* [Your instructions]:
Rewrite the lines starting at the first one and ending at the line that contains "0.13 meters", changing every "further" to "farther" and leaving everything else unchanged.

* [Exercise inputs]:
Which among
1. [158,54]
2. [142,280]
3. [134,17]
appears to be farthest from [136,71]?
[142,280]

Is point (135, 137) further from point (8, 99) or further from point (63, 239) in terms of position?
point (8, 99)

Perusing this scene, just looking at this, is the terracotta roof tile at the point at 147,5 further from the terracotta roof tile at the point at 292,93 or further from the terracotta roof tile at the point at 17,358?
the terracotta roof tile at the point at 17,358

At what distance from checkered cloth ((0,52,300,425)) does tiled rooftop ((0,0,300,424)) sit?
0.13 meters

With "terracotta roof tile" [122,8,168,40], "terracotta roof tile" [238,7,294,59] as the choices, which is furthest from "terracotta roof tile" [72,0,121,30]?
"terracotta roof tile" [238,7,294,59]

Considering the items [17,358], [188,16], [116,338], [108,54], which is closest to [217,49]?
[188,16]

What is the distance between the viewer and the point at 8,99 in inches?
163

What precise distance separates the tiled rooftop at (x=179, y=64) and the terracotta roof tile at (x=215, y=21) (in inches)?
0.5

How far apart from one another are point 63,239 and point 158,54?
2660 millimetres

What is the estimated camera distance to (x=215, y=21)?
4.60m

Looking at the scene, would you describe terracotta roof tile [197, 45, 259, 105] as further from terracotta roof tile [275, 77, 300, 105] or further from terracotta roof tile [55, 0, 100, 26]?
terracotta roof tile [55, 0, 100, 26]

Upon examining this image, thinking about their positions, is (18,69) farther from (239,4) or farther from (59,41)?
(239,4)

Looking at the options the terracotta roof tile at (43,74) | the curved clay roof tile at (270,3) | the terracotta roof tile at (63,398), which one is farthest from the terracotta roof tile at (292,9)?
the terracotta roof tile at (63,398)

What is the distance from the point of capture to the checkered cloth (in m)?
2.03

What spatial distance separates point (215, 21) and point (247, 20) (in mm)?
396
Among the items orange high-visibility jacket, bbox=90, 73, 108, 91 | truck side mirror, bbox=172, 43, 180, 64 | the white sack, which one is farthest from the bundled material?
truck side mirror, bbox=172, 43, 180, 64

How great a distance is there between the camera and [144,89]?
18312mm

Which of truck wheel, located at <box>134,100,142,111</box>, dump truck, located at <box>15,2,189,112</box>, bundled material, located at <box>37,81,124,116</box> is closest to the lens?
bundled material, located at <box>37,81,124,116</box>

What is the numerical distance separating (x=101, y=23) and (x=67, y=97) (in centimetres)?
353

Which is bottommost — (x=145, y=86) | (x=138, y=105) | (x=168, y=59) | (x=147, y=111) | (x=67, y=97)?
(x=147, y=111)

* [Response for this exercise]:
Which among
1. [158,54]
2. [142,280]
3. [134,17]
appears to be farthest from [136,71]?
[142,280]

Is point (135, 137) farther from point (8, 99) or farther from point (63, 239) in terms of position?
point (8, 99)

Perusing this scene, just looking at this, is the terracotta roof tile at the point at 147,5 farther from the terracotta roof tile at the point at 292,93 or farther from the terracotta roof tile at the point at 17,358?
the terracotta roof tile at the point at 17,358

At what distance from checkered cloth ((0,52,300,425)) does tiled rooftop ((0,0,300,424)) sit?
0.13 meters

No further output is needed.